I wasn't going to post an HNT this week, but after my flight got delayed by three hours in Spain, making it just long enough to force me to miss my flight back home, I find myself alone in a hotel room with reliable, free internet for the first time in months.

And reflecting on a most ridiculous last night in Spain. The Texan insisted I come out with him and, literally, everyone else in the program. Usually this is entirely not my style, but since I didn't know when I'd be seeing The Texan again and we always have a good time together and, well, it WAS my last night in Spain, I went. We started off with a botellon in a random plaza with everyone... Of course The Texan and I were pretty much attached at the hip the whole night. He started tearing up, as he's the only one from his school in the program, which will inevitably make it more difficult (although not impossible) to keep in touch with people. He stepped aside, I followed him to check on him, offer my shoulder for crying. (Which is kind of a funny thing to see as he's got a solid 7-9 inches on me, but we make it work.) The conversation quickly turned to his and my friendship, and I promised him he'd be tired of hearing from me before I'd ever let our friendship fade. He looked at me, tears still in his eyes, and thanked me. Told me that he'd never had a friend who accepted him so unconditionally. I told him anyone who would try to tell him he needed to be something he isn't doesn't deserve him.

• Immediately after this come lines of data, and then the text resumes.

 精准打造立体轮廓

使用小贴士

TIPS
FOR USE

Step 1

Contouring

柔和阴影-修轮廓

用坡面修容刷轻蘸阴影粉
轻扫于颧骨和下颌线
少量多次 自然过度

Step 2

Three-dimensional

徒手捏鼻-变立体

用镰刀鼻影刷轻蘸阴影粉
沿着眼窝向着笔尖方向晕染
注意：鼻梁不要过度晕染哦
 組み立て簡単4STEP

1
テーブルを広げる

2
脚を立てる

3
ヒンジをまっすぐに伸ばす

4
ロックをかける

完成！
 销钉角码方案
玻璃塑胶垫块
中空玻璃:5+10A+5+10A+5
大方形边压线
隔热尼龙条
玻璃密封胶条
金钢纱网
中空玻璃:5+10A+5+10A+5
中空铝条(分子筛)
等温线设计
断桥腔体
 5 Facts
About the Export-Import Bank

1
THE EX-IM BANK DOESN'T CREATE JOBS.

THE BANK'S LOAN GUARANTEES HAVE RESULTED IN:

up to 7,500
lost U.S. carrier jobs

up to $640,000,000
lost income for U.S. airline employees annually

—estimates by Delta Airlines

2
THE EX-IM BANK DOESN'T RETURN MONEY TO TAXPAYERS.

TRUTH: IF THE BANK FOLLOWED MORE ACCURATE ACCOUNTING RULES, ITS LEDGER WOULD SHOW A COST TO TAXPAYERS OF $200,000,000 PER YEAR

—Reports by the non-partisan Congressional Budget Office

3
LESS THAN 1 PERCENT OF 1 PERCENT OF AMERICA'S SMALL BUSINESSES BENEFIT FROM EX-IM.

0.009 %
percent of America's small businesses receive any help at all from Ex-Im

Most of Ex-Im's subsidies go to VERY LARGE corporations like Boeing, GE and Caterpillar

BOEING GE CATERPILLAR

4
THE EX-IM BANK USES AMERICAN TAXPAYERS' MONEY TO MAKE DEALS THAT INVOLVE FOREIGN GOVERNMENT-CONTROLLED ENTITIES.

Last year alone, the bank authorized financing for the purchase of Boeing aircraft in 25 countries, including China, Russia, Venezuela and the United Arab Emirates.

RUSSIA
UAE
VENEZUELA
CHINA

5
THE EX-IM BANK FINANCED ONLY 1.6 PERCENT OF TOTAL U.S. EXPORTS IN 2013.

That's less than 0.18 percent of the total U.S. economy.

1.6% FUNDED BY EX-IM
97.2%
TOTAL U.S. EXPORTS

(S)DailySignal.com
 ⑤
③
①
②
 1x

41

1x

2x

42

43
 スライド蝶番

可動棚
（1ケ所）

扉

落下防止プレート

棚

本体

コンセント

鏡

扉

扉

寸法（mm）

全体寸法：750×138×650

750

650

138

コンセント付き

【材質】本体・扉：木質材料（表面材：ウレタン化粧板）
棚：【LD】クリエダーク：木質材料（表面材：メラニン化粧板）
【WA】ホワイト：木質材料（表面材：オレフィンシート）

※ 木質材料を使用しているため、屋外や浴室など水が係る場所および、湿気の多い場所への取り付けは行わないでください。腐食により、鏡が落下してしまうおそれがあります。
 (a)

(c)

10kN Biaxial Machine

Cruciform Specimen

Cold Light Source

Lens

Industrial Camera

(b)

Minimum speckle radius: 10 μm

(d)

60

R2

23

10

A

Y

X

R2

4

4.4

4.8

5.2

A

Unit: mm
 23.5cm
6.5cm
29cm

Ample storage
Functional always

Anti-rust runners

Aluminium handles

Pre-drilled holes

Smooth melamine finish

And then he pulled me to him and kissed me. It was sweet, friendly, and very much full of love.

The night progressed in that general fashion, both of us continuing to drink, and by the second disco we hit up, dancing exclusively with one another. There was much more making out. I got to make out to some of my favorite songs to dance to - which is always fun, especially because I'm a sap and I like romantic songs... Of course, there's only so innocent such things can be. So, without further adieu, I present The Texan's handiwork:


Not that it's the worst hickey I've ever gotten, but it is a fun little reminder of the night. And the chills I'd get when he was biting me. God I've missed that.

I'm SO ready to be home. Are you ready for me?

HHNT! (Friday, OK, OK.)

Wednesday, December 3, 2008

Apologies..

In place of an HNT.

It is my final 48 hours en Espana. As such, I'm spending them with friends and many, many bottles of wine.

We will return you to your regularly scheduled blogging following the weekend and the dissolution of Jetlag.